The `samples[].vlm_judge_raw` field preserves the judge's verbatim text
response β€” useful for debugging unexpected scores.

---

## Costs

Default judge on a full 2000-sample run, calculated against per-token
pricing at the time of writing (check https://openrouter.ai/models for
current rates):

| Stage | Model | Input rate | Output rate | Est. cost |
|---|---|---|---|---|
| VLM judge | `qwen/qwen3.5-35b-a3b` | $0.139 / 1M | $1.00 / 1M | ~$1.53 |

**Full 2000-sample run: ~$1.50.** Smoke 50-sample: ~$0.04.

---

## Troubleshooting

- **vLLM init fails** (e.g. `Ninja build failed` / `__cudaLaunch not declared`)
  β†’ set `EXTRACTION_BACKEND="hf"` in `run_eval.sh` for a slower-but-stable
  fallback.
- **OpenRouter 429 (rate limit)** β†’ lower `JUDGE_CONCURRENCY` to 4 or 8.
- **`No usable samples loaded`** β†’ your tars don't have the expected
  `<key>.jpg` / `.key_explanations` / `.structured_text` fields, or the
  `.tar` path is wrong.

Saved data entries

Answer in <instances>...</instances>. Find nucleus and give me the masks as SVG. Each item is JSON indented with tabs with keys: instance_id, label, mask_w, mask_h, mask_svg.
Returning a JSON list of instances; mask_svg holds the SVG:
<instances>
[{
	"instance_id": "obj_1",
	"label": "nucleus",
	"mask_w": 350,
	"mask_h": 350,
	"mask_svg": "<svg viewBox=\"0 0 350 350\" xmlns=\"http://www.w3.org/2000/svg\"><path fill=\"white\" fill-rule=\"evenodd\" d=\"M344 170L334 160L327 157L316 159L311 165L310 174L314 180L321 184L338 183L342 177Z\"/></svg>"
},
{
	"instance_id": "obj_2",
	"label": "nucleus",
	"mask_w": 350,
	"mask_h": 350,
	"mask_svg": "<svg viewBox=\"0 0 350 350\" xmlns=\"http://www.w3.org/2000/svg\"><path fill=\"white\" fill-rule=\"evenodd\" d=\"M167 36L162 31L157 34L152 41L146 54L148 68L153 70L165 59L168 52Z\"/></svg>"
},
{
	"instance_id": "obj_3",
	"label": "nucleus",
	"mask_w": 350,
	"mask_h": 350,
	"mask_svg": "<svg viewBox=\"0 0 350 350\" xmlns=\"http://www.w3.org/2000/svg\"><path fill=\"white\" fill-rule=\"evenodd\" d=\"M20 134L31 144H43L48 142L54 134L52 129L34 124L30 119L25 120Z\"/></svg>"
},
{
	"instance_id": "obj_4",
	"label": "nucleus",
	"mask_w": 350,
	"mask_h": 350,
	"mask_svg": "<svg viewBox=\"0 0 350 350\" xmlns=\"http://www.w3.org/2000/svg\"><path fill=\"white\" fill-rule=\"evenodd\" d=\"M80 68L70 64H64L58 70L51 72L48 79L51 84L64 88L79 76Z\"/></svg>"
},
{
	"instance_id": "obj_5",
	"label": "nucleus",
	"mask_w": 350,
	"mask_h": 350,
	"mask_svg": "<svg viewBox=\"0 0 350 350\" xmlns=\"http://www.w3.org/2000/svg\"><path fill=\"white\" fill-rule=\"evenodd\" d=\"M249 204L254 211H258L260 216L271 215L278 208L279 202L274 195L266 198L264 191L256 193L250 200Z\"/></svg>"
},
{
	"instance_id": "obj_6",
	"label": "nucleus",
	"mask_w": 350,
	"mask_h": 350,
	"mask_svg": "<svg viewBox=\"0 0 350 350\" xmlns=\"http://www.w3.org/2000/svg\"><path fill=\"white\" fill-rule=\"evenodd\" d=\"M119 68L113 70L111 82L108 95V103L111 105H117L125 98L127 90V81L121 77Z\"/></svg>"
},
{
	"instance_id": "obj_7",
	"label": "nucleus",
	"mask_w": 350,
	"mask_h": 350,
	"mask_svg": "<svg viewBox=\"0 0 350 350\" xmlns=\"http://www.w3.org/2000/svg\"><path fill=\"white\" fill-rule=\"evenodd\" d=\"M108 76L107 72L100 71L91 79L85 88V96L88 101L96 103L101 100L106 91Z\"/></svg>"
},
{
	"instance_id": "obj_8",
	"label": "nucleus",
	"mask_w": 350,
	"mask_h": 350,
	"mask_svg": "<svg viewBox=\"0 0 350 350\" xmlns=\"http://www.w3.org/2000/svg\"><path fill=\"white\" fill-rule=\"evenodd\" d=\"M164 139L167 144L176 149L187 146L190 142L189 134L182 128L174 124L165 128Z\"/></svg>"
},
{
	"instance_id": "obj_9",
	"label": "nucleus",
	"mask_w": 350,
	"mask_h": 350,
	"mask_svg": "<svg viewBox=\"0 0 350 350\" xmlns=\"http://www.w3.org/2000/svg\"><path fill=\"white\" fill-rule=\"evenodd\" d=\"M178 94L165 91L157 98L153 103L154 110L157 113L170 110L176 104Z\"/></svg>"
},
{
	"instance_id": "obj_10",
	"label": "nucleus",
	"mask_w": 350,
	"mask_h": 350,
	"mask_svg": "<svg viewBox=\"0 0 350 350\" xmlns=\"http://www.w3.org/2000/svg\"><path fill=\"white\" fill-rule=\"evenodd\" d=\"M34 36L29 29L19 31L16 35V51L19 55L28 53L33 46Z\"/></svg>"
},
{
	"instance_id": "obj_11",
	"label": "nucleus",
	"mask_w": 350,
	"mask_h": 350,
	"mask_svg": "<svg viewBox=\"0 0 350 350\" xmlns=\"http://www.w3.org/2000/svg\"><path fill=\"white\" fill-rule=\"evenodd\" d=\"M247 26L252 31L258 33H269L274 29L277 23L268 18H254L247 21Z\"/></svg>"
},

Exercise details =>
Please write out the entire documentation excerpt on judge costs and troubleshooting, word for word. None of the entries matter here.

Exercise answer =>
The `samples[].vlm_judge_raw` field preserves the judge's verbatim text
response β€” useful for debugging unexpected scores.

---

## Costs

Default judge on a full 2000-sample run, calculated against per-token
pricing at the time of writing (check https://openrouter.ai/models for
current rates):

| Stage | Model | Input rate | Output rate | Est. cost |
|---|---|---|---|---|
| VLM judge | `qwen/qwen3.5-35b-a3b` | $0.139 / 1M | $1.00 / 1M | ~$1.53 |

**Full 2000-sample run: ~$1.50.** Smoke 50-sample: ~$0.04.

---

## Troubleshooting

- **vLLM init fails** (e.g. `Ninja build failed` / `__cudaLaunch not declared`)
  β†’ set `EXTRACTION_BACKEND="hf"` in `run_eval.sh` for a slower-but-stable
  fallback.
- **OpenRouter 429 (rate limit)** β†’ lower `JUDGE_CONCURRENCY` to 4 or 8.
- **`No usable samples loaded`** β†’ your tars don't have the expected
  `<key>.jpg` / `.key_explanations` / `.structured_text` fields, or the
  `.tar` path is wrong.